Abstract 17- 0830-0845
Category: Clinical

At the end of the session, participants will be able to:

  1. Discuss molecular alterations that impact survival in grade 3 meningiomas.
  2. Illustrate immunohistochemical stains that may be used as potential surrogate markers for predicting molecular alterations in grade 3 meningiomas.

COI Disclosure:

None to disclose

Presenter

Karina Chornenka Martin is a PGY-4 Neuropathology Resident at the University of British Columbia.

Authors

Karina Chornenka Martin, MD1, Kira Tosefsky, BSc2, Alexander D. Rebchuk, MD MSc2, Justin Z. Wang, MD3,4,5, Gelareh Zadeh, MD PhD3,4,5, Serge Makarenko, MD2, Stephen Yip, MD PhD1

1 Department of Pathology & Laboratory Medicine, Faculty of Medicine, University of British Columbia, Vancouver, British Columbia, Canada

2 Division of Neurosurgery, University of British Columbia, Vancouver, Canada

3 Division of Neurosurgery, University of Toronto, Toronto, Canada

4 MacFeeters Hamilton Neuro-Oncology Program, Princess Margaret Cancer Centre, University Health Network and University of Toronto, Toronto, Ontario, Canada

5 Princess Margaret Cancer Centre, University Health Network, Toronto, Ontario, Canada

    Target Audience:

    Pathologists, Residents, Medical Students

    CanMEDS:
    Medical Expert (the integrating role), Communicator, Collaborator, Leader, Health Advocate, Scholar, Professional

    Using molecular and immunohistochemical features to predict outcomes in grade 3 meningiomas

    Abstract

    Objective: The WHO 2021 classification introduces molecular alterations in meningiomas that are associated with increased risk of recurrence and/or shortened overall survival (OS). These include TERT promoter (TERTp) mutations, CDKN2A/B homozygous deletion, H3 K27me3 loss, and BAP1 loss. With precise prognostic implications pending further characterization,  we explored these molecular alterations and associated clinical outcomes in a single-center cohort of grade 3 meningiomas. Furthermore, we examined whether MTAP and p16 immunohistochemistry can predict CDKN2A/B status. 

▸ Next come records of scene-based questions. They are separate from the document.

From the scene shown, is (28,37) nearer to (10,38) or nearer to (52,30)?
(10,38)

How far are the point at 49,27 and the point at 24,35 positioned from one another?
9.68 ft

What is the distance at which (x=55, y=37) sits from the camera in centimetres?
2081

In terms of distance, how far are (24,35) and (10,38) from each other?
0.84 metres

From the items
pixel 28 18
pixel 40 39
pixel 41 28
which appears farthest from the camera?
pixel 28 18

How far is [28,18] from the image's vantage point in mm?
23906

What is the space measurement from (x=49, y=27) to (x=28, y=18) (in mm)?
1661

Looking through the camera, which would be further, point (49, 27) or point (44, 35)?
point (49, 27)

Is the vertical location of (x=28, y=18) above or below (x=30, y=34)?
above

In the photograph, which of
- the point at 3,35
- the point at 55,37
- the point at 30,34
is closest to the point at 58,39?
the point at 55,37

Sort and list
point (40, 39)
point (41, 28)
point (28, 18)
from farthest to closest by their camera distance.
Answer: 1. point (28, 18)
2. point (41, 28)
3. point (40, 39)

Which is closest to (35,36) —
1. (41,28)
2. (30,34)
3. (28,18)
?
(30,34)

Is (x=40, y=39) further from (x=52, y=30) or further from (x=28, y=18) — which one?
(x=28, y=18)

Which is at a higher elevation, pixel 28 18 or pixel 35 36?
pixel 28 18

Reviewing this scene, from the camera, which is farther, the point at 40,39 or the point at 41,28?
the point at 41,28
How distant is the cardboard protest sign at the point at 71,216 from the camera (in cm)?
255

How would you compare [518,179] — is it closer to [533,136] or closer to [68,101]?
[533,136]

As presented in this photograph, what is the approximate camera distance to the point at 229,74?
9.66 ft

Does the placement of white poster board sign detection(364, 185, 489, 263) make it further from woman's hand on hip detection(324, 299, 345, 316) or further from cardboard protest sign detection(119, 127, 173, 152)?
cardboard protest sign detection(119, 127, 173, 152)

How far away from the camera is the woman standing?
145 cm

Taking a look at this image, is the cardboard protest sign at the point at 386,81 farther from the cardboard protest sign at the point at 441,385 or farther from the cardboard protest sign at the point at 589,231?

    Methods: Clinical and histopathological information were obtained from the electronic medical records of grade 3 meningiomas resected at a tertiary center between 2007-2020. Molecular testing for TERTp mutations and CDKN2A/B status, methylation profiling, and immunohistochemistry for H3 K27me3, BAP1, p16, and MTAP were performed. Predictors of survival were identified by Cox regression. MTAP and p16 expression were assessed and correlated with CDKN2A/B status. 

    Results: Out of 15 cases included in the study, 8/15 were classified as anaplastic, 6/15 as rhabdoid and 1/15 as papillary. One rhabdoid tumour exhibited BAP1 loss, four tumours harboured TERTp mutations and three demonstrated CDKN2A/B homozygous deletion. TERTp mutations and CDKN2A status were associated with significant reductions in OS, which was independent of Simpson resection grade. Meningiomas with CDKN2A/B homozygous deletion showed consistent loss of p16 and MTAP immunoreactivity. 

    Conclusion:  TERTp mutations and CDKN2A/B homozygous deletion are significantly associated with reduced OS independent of resection extent. Our findings support using these molecular markers for prognostication in meningiomas. Additionally, this small series demonstrates that p16 and MTAP immunohistochemistry can predict CDKN2A/B status.